Embryology, Georgian style

Print More

Even as President Obama was signing his revocation of the Bush rule on stem cell research, the Georgia state senate was getting set to vote on the Ethical Treatment of Human Embryos Act, which would define a living human embryo as a person and prohibit the destruction of an embryo for any reason, including embryonic stem cell research. What about those embryos that couples pursuing in vitro fertilization are keeping frozen in fertility labs? Suppose in these hard times a couple can’t afford the $500 to keep them frozen? The senators haven’t figured that one out yet.

The Georgia medical establishment and my old colleagues on the Atlanta Journal Constitution editorial board are agin it, even as Georgia Right to Life and the Georgia Baptist Convention and the Catholic Church are fur it. My guess is that the bill never makes it into law. Why? There are three lines arguments on these kinds of issues in Georgia. There’s the moral values line, the Enlightenment line, and then there’s the “what will this mean for Georgia’s economy?” line.
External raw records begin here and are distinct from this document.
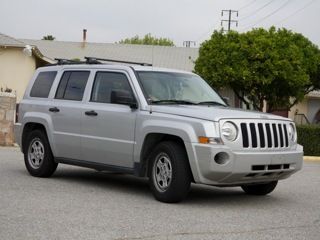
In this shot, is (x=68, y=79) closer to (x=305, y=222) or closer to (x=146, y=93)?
(x=146, y=93)

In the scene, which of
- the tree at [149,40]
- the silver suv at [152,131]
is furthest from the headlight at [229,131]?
the tree at [149,40]

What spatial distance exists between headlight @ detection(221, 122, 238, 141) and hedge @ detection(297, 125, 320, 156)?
13.6m

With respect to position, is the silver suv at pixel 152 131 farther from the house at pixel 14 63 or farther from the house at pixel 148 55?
the house at pixel 148 55

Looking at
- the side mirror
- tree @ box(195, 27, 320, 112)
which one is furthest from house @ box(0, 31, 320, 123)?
the side mirror

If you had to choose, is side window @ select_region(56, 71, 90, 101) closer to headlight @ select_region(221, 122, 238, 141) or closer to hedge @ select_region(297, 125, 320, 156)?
headlight @ select_region(221, 122, 238, 141)

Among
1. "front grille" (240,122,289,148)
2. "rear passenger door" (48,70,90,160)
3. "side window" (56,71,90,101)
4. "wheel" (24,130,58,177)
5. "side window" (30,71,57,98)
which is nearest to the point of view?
"front grille" (240,122,289,148)

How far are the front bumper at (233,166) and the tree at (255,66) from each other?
916 inches

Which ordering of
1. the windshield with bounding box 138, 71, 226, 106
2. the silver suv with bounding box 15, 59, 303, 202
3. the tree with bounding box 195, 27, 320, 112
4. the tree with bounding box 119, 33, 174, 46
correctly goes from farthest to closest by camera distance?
1. the tree with bounding box 119, 33, 174, 46
2. the tree with bounding box 195, 27, 320, 112
3. the windshield with bounding box 138, 71, 226, 106
4. the silver suv with bounding box 15, 59, 303, 202

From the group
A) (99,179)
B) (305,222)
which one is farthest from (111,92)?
(305,222)

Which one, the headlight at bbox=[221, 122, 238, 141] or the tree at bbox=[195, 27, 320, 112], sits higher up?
the tree at bbox=[195, 27, 320, 112]

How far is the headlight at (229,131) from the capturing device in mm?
8609

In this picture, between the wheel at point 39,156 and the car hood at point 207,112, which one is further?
the wheel at point 39,156

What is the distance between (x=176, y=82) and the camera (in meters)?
10.2

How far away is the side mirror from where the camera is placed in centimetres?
959
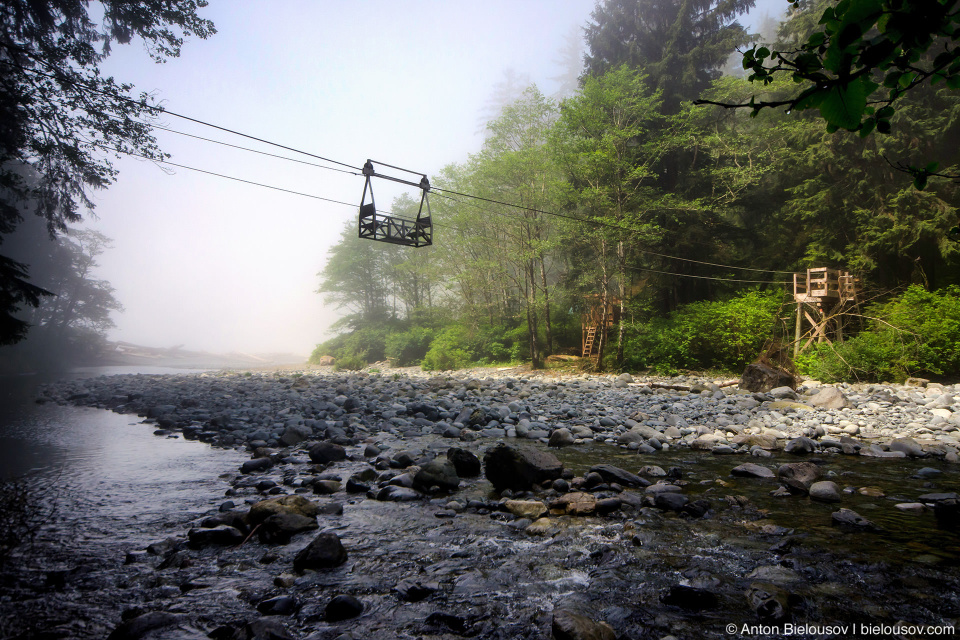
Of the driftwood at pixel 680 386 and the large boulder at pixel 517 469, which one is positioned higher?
the driftwood at pixel 680 386

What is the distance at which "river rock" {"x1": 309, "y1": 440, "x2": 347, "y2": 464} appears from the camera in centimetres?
530

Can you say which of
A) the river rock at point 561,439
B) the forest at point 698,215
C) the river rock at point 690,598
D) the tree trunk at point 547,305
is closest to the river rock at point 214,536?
the river rock at point 690,598

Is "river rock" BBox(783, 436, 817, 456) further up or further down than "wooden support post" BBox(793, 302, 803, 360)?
further down

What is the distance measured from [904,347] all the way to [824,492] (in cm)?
926

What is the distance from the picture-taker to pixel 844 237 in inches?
562

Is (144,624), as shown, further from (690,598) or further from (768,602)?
(768,602)

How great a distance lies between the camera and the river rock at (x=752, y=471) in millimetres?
4422

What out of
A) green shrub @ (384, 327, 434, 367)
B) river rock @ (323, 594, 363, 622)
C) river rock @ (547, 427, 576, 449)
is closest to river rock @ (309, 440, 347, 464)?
river rock @ (547, 427, 576, 449)

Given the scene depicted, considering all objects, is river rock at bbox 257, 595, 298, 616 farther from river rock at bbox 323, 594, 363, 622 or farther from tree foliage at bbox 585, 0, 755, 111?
tree foliage at bbox 585, 0, 755, 111

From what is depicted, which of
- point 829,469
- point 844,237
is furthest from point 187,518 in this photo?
point 844,237

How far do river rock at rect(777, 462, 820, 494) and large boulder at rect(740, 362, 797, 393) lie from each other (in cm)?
601

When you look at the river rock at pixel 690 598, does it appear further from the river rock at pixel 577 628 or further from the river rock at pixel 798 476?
the river rock at pixel 798 476

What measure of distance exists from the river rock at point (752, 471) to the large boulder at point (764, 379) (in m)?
6.07

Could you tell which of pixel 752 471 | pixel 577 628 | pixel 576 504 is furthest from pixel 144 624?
pixel 752 471
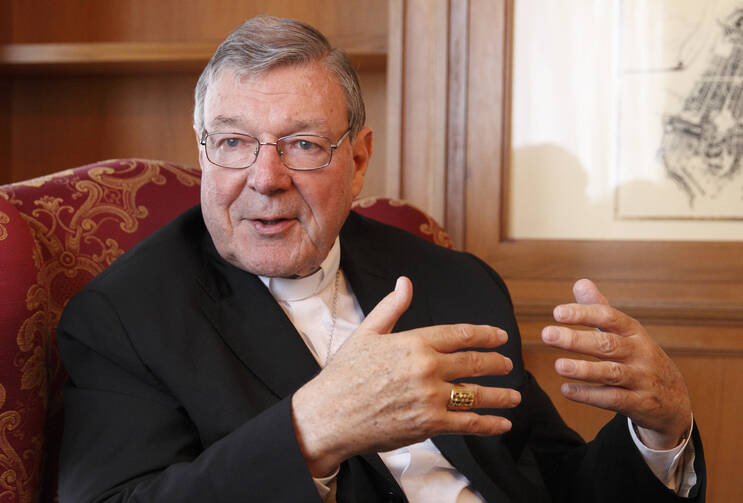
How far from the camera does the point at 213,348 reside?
139 centimetres

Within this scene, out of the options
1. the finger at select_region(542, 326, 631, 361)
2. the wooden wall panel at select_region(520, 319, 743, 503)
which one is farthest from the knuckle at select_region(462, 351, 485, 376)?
the wooden wall panel at select_region(520, 319, 743, 503)

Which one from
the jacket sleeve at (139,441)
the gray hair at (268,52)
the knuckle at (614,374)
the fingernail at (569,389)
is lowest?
the jacket sleeve at (139,441)

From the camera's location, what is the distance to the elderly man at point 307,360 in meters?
1.14

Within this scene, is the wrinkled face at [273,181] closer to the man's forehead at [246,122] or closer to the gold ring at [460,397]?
the man's forehead at [246,122]

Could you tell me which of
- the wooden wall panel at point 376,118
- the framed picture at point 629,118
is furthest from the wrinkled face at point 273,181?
the wooden wall panel at point 376,118

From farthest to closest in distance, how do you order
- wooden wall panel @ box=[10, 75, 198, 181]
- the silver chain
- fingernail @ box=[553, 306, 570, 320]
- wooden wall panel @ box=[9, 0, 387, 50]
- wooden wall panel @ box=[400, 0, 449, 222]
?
wooden wall panel @ box=[10, 75, 198, 181] → wooden wall panel @ box=[9, 0, 387, 50] → wooden wall panel @ box=[400, 0, 449, 222] → the silver chain → fingernail @ box=[553, 306, 570, 320]

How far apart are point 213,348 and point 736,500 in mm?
1744

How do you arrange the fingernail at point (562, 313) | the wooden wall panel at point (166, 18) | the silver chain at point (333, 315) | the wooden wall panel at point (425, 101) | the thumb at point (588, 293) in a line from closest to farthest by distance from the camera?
the fingernail at point (562, 313) < the thumb at point (588, 293) < the silver chain at point (333, 315) < the wooden wall panel at point (425, 101) < the wooden wall panel at point (166, 18)

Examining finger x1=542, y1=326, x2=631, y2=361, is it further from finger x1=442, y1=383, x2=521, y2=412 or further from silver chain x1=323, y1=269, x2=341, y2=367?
silver chain x1=323, y1=269, x2=341, y2=367

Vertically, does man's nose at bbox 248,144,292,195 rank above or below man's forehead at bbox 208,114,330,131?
below

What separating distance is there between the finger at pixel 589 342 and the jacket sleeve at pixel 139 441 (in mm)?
412

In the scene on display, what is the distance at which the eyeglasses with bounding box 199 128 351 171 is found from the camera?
4.87 feet

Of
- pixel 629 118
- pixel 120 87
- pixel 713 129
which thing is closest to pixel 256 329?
pixel 629 118

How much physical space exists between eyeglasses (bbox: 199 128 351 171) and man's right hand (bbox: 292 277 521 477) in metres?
0.46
Back in 2004, when the Georgia Department of Education tried to deep-six the word “evolution” from its science education standards, a University of Georgia Ph.D. candidate in genetics wrote in the AJC, “At a time when
the state is desperately trying to court the biotech industry, these science
standards encourage companies to look elsewhere.” Sure enough, the DOE backed off.
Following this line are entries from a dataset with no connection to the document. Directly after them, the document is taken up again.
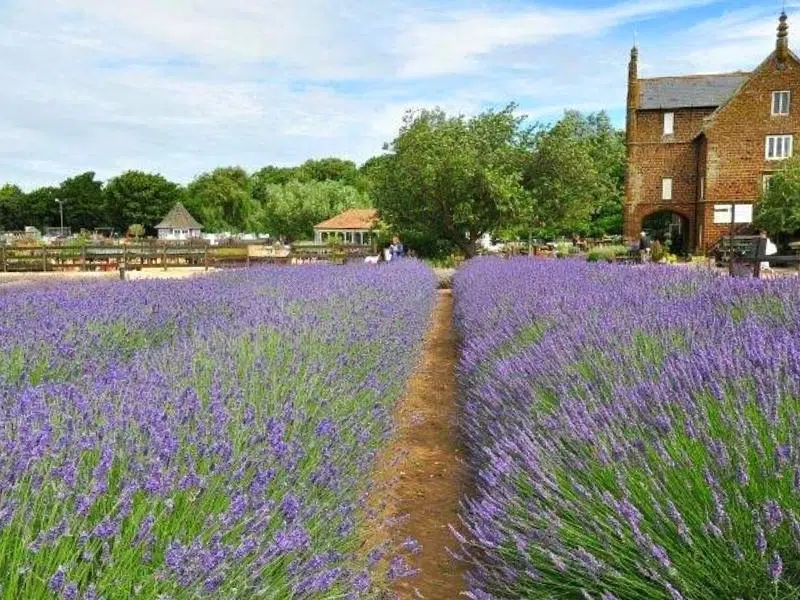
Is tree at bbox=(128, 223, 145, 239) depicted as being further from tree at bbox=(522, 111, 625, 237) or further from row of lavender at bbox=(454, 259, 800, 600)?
row of lavender at bbox=(454, 259, 800, 600)

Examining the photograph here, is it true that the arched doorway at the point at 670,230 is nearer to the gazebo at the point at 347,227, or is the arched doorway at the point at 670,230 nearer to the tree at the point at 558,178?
the tree at the point at 558,178

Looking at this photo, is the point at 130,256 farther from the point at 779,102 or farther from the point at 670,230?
the point at 670,230

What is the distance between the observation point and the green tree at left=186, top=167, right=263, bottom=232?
7419 centimetres

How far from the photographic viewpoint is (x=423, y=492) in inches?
165

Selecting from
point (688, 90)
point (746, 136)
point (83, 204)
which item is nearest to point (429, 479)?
point (746, 136)

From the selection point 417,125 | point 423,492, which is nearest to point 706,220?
point 417,125

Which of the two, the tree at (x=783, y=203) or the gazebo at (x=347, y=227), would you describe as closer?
the tree at (x=783, y=203)

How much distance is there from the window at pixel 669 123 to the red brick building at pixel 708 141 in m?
0.05

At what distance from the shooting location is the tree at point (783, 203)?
96.7 feet

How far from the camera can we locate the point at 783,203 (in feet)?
98.9

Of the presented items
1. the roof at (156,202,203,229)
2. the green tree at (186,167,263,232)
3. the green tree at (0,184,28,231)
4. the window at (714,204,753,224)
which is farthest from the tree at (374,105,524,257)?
the green tree at (0,184,28,231)

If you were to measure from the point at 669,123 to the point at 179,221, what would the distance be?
57402 mm

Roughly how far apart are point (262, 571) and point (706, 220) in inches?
1433

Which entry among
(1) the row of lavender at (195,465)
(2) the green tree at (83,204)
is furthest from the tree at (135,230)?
(1) the row of lavender at (195,465)
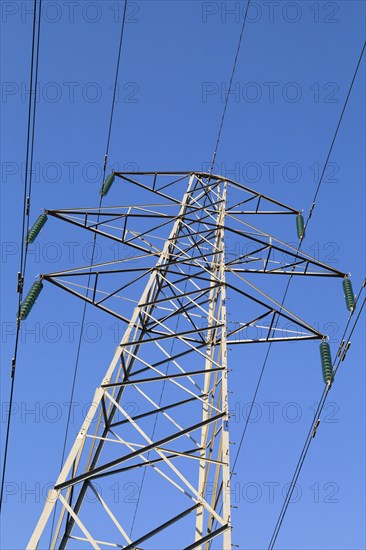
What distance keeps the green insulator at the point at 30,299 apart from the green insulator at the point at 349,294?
6186 millimetres

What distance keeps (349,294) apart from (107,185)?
278 inches

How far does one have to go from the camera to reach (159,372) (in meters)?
11.0

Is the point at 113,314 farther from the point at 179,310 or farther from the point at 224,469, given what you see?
the point at 224,469

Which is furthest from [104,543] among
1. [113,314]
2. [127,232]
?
[127,232]

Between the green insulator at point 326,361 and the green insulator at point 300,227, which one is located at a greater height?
the green insulator at point 300,227

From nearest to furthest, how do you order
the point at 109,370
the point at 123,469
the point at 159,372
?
the point at 123,469
the point at 109,370
the point at 159,372

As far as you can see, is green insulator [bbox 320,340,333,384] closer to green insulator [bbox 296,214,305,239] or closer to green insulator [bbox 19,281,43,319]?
green insulator [bbox 19,281,43,319]

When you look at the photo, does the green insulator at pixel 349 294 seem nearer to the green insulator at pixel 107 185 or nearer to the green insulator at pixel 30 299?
the green insulator at pixel 30 299

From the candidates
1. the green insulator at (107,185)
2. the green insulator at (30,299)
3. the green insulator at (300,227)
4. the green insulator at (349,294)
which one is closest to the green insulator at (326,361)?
the green insulator at (349,294)

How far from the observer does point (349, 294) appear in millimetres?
14961

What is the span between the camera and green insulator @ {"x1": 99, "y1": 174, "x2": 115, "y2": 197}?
60.8 feet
This time, the argument is much stronger and it goes like this:

Charles Craig, president of Georgia Bio, a private nonprofit that
promotes Georgia’s life sciences industry, said the legislation would
hurt Georgia’s ability to recruit biotech firms.

“It would embarrass the state,” Craig said. Georgia is trying to use
an international biotech convention in Atlanta in May to showcase the
state as a good place to do biotechnology business.
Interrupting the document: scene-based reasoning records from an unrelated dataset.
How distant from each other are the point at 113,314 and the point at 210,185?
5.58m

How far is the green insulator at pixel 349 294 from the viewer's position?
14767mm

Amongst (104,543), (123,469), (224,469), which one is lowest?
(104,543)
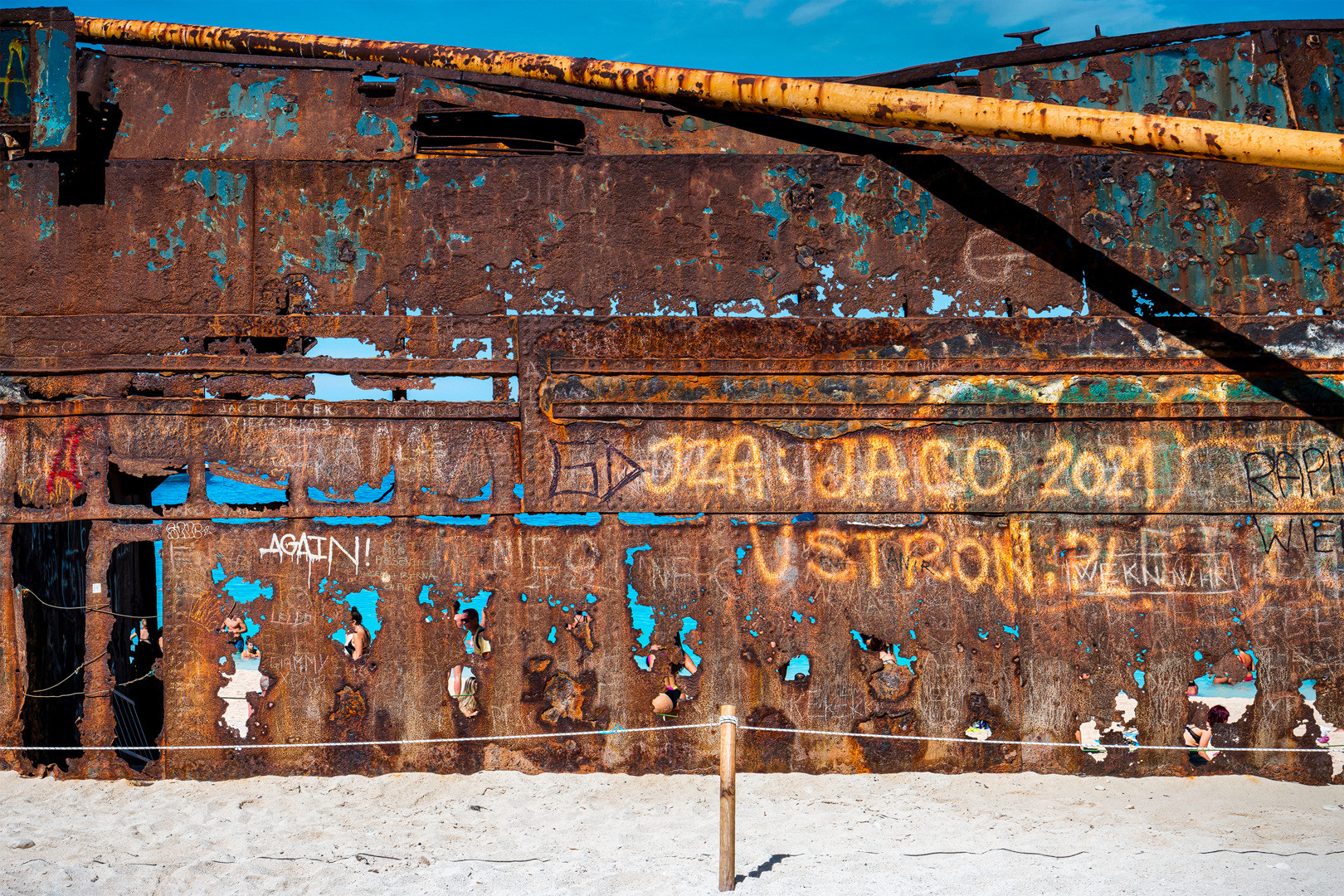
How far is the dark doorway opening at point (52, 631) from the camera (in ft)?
→ 17.0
Kenneth Stewart, commissioner of the Georgia Department of Economic
Development, listened to the committee debate but did not offer an
opinion. All he would say was that during the upcoming biotech
convention, “The eyes of the world are going to be on Georgia.”

Tom Daniel, senior vice chancellor for the Board of Regents of the
University System of Georgia, said the university system opposes the
bill. “We’re concerned it would have a damaging effect on research
being done now and our ability to successfully do that in the future,”
he said.

 Religion may count for a lot in Georgia, but bidness is bidness.